Entertainment

'The Lost City Of Z' Is Both Fact & Fiction

Amazon Studios/Bleecker Street

One of April's new movies tells a terrifying tale of exploration in the 1920s. Starring Charlie Hunnam, Robert Pattinson, and Sienna Miller, The Lost City of Z tells the true story of Percival Fawcett (Hunnam), a British explorer obsessed with finding a mythological Amazonian city. The real Percival disappeared looking for the City of Z, and what happened to him has remained a mystery for decades. Because so much of Fawcett's journey is unknown, the movie's retelling of it a mix of fact and fiction, but it all makes for a compelling tale.

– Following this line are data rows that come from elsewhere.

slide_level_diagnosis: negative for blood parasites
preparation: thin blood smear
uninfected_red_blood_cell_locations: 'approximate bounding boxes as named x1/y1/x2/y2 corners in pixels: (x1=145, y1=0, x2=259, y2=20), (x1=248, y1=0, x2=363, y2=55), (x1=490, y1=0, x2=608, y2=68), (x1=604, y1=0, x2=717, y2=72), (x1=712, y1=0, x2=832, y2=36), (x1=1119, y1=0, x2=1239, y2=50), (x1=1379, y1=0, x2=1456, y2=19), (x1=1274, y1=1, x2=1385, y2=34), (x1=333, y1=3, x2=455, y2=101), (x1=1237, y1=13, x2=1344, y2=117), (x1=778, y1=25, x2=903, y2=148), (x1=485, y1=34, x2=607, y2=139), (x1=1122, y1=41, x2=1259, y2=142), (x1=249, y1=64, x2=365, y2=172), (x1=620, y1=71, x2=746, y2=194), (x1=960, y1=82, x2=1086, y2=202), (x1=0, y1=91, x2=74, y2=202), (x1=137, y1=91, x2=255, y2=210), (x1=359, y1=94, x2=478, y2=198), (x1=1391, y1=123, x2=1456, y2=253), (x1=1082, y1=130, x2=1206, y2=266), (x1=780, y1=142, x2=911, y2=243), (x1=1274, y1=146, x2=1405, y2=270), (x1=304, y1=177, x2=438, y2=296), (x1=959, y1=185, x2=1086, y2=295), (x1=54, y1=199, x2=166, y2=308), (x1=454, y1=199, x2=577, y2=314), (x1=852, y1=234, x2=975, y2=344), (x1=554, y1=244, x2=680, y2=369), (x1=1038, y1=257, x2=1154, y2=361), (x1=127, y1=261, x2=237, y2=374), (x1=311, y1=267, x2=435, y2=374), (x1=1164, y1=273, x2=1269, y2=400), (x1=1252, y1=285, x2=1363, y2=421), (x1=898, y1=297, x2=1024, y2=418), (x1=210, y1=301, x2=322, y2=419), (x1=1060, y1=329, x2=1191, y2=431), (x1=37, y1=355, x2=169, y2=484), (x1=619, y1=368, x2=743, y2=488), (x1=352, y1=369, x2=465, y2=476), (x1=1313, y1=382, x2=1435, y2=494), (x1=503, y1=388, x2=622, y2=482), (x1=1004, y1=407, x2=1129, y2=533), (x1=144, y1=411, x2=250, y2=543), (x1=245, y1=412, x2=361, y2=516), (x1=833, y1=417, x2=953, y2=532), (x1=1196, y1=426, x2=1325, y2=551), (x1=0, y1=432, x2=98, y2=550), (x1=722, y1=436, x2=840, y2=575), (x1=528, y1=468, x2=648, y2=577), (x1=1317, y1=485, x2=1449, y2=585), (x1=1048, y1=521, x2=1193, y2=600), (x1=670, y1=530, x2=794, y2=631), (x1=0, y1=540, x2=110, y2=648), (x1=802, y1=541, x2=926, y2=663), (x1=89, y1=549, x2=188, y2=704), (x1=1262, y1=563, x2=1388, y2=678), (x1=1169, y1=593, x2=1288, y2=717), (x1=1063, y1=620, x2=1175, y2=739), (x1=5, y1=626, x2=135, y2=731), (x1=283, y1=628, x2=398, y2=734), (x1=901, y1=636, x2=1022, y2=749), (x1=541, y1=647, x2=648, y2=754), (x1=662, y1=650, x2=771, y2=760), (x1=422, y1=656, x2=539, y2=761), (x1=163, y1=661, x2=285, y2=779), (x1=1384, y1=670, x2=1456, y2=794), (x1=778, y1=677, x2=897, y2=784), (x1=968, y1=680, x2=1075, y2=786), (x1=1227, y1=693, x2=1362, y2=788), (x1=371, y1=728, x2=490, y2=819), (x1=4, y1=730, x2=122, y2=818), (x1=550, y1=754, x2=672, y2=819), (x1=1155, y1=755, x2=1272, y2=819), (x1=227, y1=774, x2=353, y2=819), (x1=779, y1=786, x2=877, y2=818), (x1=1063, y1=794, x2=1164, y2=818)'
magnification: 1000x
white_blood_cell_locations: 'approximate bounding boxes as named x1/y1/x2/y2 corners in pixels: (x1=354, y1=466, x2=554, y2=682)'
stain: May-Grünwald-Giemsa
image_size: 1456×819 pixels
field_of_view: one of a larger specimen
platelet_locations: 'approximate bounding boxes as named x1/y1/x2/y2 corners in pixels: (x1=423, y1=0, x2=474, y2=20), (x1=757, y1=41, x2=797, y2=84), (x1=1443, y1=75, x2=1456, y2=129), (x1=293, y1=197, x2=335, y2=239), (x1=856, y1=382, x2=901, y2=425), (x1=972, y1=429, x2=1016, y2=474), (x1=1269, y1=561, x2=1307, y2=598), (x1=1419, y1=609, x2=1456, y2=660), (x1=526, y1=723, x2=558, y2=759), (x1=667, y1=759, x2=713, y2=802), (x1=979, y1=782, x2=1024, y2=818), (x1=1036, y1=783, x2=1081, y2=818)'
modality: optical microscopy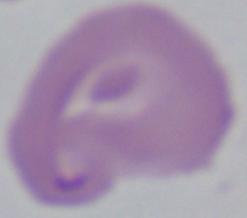

Captured at 1000x magnification. A Babesia parasite is seen. Photomicrograph.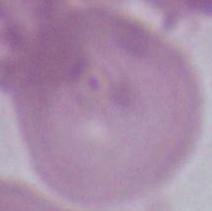
Captured at 1000x magnification. Photomicrograph. An erythrocyte is shown.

The Lost City of Z isn't based on primary sources from Fawcett himself. Instead, the film is adapted from The Lost City of Z: A Tale of Deadly Obsession In the Amazon, a nonfiction book by David Grann published in 2009. The book attempted to retrace Fawcett's final expedition, in which Fawcett and his eldest son, Jack (played by Tom Holland), traveled to Brazil in search of an ancient civilization and city he called "Z." The expedition left in 1925, and Fawcett and his son were never heard from again. Grann attempted to find a trace of Fawcett in the Amazon, following the path Fawcett had taken on previous expeditions in the country, but he never found any concrete proof that Fawcett had reached his destination.

The Lost City of Z is, thus, incapable of being an exact true story, as no one knows what really happened to Fawcett during his last expedition. It's something director James Gray embraced. As he explained in an interview with LA Weekly, Gray felt Fawcett's final journey "had to be treated as a beautiful dream." Gray, who also wrote the screenplay for the film, took many liberties when crafting the story for the screen. For example, the jungle explored by Fawcett became not necessarily representative of reality, but of Fawcett's own psyche. "We started by looking at the jungle as a projection of protagonist Percy Fawcett's desire, not as necessarily a tangible adventure movie," Gray wrote in the Nov/Dec 2016 issue of Film Comment.

Thus The Lost City of Z is both based on a true story and based on a fantasy. Much like Fawcett's city of Z, the film presents an interpretation of what might have existed, or happened, in Brazil.